Para o diretor da Escola Nacional de Formação do PT, o partido envelheceu e perdeu contato com as periferias hoje “ocupadas pelo tráfico, pela milícia e pelos neopentecostais”. “Não é mais o mundo do ABC, do movimento sindical, da carteira assinada, é o mundo da informalidade, desse salto de comunicação que a Internet trouxe, como é que nós vamos pensar essa participação?”
É com esse público, especialmente com os evangélicos, que a esquerda tem que aprender a dialogar, diz. “Durante a campanha, o Lula resistiu muito a essa ideia de que tinha que se comunicar especificamente com esse grupo. Ele dizia: ‘eu sou candidato de todos, eu vou falar pra todos. Porque o evangélico também é operário, dona de casa, estudante’. A mudança veio no final do segundo turno, com a carta aos evangélicos, mas sempre com resistência de Lula.

[Linhas do conjunto de dados]
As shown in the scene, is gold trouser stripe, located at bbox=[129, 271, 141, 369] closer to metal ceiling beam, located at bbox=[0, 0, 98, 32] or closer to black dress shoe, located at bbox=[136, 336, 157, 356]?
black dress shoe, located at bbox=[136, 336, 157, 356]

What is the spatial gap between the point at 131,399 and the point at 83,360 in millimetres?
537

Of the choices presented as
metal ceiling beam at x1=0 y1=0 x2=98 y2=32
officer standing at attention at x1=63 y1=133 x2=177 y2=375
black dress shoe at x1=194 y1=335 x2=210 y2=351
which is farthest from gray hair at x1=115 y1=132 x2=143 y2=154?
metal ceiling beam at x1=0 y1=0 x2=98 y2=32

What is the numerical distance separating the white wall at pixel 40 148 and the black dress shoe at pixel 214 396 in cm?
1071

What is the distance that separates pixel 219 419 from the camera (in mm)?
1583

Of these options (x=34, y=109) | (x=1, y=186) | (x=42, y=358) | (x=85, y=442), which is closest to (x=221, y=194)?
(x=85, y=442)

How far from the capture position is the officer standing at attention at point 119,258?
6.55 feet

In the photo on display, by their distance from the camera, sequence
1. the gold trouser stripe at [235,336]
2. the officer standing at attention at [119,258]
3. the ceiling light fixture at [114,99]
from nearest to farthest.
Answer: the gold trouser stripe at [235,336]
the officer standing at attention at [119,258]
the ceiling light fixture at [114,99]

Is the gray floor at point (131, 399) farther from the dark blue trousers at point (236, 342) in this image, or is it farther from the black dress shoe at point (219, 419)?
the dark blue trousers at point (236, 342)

- ENUNCIADO DA TAREFA: Continue o texto sobre o PT e o diálogo com os evangélicos a partir da última frase apresentada. Os itens não são necessários aqui.

- RESPOSTA DA TAREFA:
“Aquela carta foi um parto, ele não queria. Teve uma tarde que uma senadora do Maranhão, a Eliziane Gama, o enfrentou e disse: ‘O senhor não pode por causa de um capricho pôr a perder uma eleição. Porque eu sou crente e estou vendo o que está acontecendo’. Aí ele acabou cedendo. “ O Lula tem uma fé pessoal muito fundada, herança da mãe, dona Lindu, mas ele tem um pudor ético muito grande em usar a fé como elemento eleitoreiro. Ele falava pra gente: ‘Eu não ponho o pé numa igreja numa campanha eleitoral’. Ele não quer se aproveitar da fé do povo, é muito bonito, mas ao mesmo tempo ele radicaliza isso e não leva em conta no que se transformou o Brasil”.
Para Gilberto, sem esse diálogo com os evangélicos e um projeto sólido de educação popular – o que inclui também um novo projeto de comunicação – “o risco de repetir 2013, e 2016 sobretudo, está dado”. Confira a entrevista.
Como o governo Lula está tratando da articulação com os movimentos sociais, com a sociedade civil, com a reconstrução dos conselhos com a participação da sociedade civil?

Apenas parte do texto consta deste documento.